● **Requirement**: Starting at the listing line that contains "Considering" and stopping after the line that contains "In the captured", render each line as one string in a JSON list, leaving out blank lines.

● **Data shown**:
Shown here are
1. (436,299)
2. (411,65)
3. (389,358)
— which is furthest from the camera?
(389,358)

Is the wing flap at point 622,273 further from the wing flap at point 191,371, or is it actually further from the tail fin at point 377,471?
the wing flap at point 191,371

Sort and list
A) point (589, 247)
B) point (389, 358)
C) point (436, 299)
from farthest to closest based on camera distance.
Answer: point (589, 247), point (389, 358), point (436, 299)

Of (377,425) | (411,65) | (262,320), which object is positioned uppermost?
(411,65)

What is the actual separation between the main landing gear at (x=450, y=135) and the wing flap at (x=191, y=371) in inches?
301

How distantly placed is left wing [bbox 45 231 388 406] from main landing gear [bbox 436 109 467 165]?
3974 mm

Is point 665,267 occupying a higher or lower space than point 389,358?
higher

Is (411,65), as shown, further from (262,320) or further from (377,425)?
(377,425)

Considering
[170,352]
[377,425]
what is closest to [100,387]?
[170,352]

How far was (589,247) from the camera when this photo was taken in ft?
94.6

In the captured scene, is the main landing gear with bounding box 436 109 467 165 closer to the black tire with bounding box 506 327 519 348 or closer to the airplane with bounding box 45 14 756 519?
--
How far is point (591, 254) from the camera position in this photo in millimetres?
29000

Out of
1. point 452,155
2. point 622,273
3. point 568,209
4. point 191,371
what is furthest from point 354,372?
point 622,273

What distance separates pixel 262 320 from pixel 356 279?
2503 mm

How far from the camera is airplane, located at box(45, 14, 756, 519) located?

● **Task response**:
[
  "Considering",
  "[170,352]",
  "[377,425]",
  "what is closest to [100,387]?",
  "[170,352]",
  "How far was (589,247) from the camera when this photo was taken in ft?",
  "94.6",
  "In the captured scene, is the main landing gear with bounding box 436 109 467 165 closer to the black tire with bounding box 506 327 519 348 or closer to the airplane with bounding box 45 14 756 519?"
]